Last week, Indian authorities revealed that Syed Mohammed Ahmad Kazmi, an Indian national employed by an Iranian news agency, had been arrested on charges of collaborating in the attack, in which a motorcyclist attached a "sticky bomb" to the rear of the Israeli Embassy vehicle. On the same day as the New Delhi blast, a similar attempt to bomb an Israeli diplomat's car in Tbilisi, Georgia, was thwarted. The following day, a large explosion in the Thai capital of Bangkok damaged a house that was evidently being used by its three Iranian occupants as a bomb factory; two of those men, Saeid Moradi and Mohammad Kharzei, are currently in Thai custody, while the third, Masoud Sedaghatzadeh, is being held in Malaysia awaiting the outcome of extradition proceedings. The Indian police also announced Friday that telephone records show that Irani and Sedaghatzadeh were in regular communication with each other and that they suspect Sedaghatzadeh was in charge of both the New Delhi and Bangkok bomb plots.
The Los Angeles Times summarizes the case presented by the Indian police:
Kazmi traveled twice last year to Iran at Mehdian's request, where he also met Reza, agreed to assist the Iranians and received $5,500.
The Iranians then instructed Kazmi to help Irani when he traveled to Delhi, which he did. In India, the pair discussed plans to carry out the attack, reconnoitering near the Israeli Embassy and a nearby area on a motor scooter that Irani purchased. After he left, Kazmi kept the motorcycle at his house.

##########

> SET PROBLEM A:
In the records, revise the lines from the one with "Is (x=423, y=139)" to the one with "2169 centimetres" by replacing "photograph" with "picture", and leave everything else unchanged.
The records that follow are unrelated to the text above.

> SUPPLIED DATA:
##########

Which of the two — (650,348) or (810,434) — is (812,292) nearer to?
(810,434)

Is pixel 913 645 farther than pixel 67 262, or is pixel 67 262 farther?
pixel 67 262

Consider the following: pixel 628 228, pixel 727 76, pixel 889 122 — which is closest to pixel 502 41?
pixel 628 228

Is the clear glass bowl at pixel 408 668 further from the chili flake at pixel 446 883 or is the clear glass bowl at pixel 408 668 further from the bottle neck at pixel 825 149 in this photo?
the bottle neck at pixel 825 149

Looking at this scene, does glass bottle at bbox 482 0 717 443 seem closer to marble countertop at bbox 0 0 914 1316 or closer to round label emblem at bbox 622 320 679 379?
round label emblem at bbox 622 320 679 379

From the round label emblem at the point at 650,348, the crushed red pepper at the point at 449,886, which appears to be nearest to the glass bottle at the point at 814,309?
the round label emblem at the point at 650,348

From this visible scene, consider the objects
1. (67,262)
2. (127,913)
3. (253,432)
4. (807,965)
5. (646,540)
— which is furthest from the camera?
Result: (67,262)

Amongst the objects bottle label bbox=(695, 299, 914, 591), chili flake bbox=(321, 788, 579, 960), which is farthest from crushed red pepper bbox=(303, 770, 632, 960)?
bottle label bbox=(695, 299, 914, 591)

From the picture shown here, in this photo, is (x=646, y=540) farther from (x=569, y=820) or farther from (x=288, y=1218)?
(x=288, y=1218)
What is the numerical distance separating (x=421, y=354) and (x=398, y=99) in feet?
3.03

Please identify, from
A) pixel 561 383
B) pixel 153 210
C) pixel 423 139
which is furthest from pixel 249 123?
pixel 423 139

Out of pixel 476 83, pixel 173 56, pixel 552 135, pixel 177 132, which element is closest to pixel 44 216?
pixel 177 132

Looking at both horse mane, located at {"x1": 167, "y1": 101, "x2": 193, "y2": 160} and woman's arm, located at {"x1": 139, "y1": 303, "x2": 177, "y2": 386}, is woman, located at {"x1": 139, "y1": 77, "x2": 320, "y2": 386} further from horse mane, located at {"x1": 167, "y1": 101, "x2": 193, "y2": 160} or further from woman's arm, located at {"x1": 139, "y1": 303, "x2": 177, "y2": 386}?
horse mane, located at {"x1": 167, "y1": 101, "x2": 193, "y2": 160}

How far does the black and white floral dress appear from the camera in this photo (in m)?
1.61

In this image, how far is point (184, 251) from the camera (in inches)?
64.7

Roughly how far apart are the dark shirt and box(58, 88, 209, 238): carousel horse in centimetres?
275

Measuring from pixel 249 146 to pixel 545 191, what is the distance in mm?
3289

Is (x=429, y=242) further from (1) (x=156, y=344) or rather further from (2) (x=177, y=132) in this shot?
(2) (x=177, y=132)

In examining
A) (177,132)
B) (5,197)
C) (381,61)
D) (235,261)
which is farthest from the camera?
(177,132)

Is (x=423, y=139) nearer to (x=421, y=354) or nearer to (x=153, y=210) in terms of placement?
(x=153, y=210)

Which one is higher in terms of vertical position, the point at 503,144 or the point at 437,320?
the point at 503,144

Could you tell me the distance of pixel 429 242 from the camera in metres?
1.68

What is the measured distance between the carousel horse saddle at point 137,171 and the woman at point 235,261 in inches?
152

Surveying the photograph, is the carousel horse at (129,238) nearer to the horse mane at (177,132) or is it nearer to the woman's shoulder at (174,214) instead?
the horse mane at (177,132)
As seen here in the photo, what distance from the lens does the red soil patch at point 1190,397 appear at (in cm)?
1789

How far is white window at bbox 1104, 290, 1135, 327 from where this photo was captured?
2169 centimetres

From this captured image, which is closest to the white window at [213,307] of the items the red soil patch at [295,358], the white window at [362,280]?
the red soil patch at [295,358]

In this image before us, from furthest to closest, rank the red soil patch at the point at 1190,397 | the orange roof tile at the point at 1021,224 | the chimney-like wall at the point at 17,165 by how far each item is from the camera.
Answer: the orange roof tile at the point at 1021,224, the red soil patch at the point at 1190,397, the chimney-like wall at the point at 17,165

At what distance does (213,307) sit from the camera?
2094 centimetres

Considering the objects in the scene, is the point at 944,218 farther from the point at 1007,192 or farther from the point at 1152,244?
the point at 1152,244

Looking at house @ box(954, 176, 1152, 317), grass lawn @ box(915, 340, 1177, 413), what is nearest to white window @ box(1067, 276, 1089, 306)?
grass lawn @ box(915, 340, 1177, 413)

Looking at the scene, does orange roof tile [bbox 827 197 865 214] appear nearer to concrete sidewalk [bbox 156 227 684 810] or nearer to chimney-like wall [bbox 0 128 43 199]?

##########

> SET PROBLEM B:
Continue the account of the New Delhi embassy car bombing investigation from its last sentence.

> WRITTEN ANSWER A:
Is (x=423, y=139) nearer to (x=421, y=354) or nearer to (x=153, y=210) in terms of placement?
(x=153, y=210)

Which one is higher in terms of vertical position, the point at 503,144 or the point at 437,320?
the point at 503,144

Could you tell me the distance of pixel 429 242 from the camera in metres?
1.68

What is the measured distance between the carousel horse saddle at point 137,171 and the woman at point 235,261 in inches?
152

Surveying the picture, is the carousel horse at (129,238) nearer to the horse mane at (177,132) or is it nearer to the woman's shoulder at (174,214) instead?
the horse mane at (177,132)
As seen here in the photo, what distance from the lens does the red soil patch at point 1190,397 appear at (in cm)?
1789

How far is white window at bbox 1104, 290, 1135, 327 from where this photo was captured?
2169 centimetres

> WRITTEN ANSWER B:
Mehdian and Reza also traveled to India for reconnaissance of the embassy with a particular focus on the routes commonly used by Israeli diplomats. This was done in Kazmi's vehicle, a Maruti Alto. [...]
In addition to the Maruti and the motor scooter, police said they have recovered $1,250 at Kazmi's house, a laptop computer and an Iranian mobile telephone card.
According to the New York Times,
Mr. Kazmi's family has flatly rejected the charges against him and accused the police of falsely implicating him because of his work as a journalist, in which he wrote about the mistreatment of Muslims in India. [...]
On Friday afternoon, more than 100 people gathered in New Delhi for a protest rally and demanded that the police release Mr. Kazmi. His son, Shauzab Kazmi, 22, called the charges "completely baseless." [...]
Officials at the Iranian Embassy [in New Delhi] declined to comment on the case. Mr. Kazmi's son, though, sharply criticized the police and disputed that the seized scooter and Maruti represented evidence.
"That scooter was parked at our house for the last two years," he said. "When police claimed to recover it, it was not in working condition. They had to drag it away."
Asked how police could prove the link between Kazmi and Mehdian Sadr, reports Zee News, Delhi Police Commissioner Brijesh Gupta said, "The return ticket of Mehdian was booked by Kazmi and documents to this effect ha[ve] been seized from the concerned travel agency." The commissioner added that Kazmi and his wife had received approximately $45,000 in foreign remittances for which "there is no satisfactory explanation."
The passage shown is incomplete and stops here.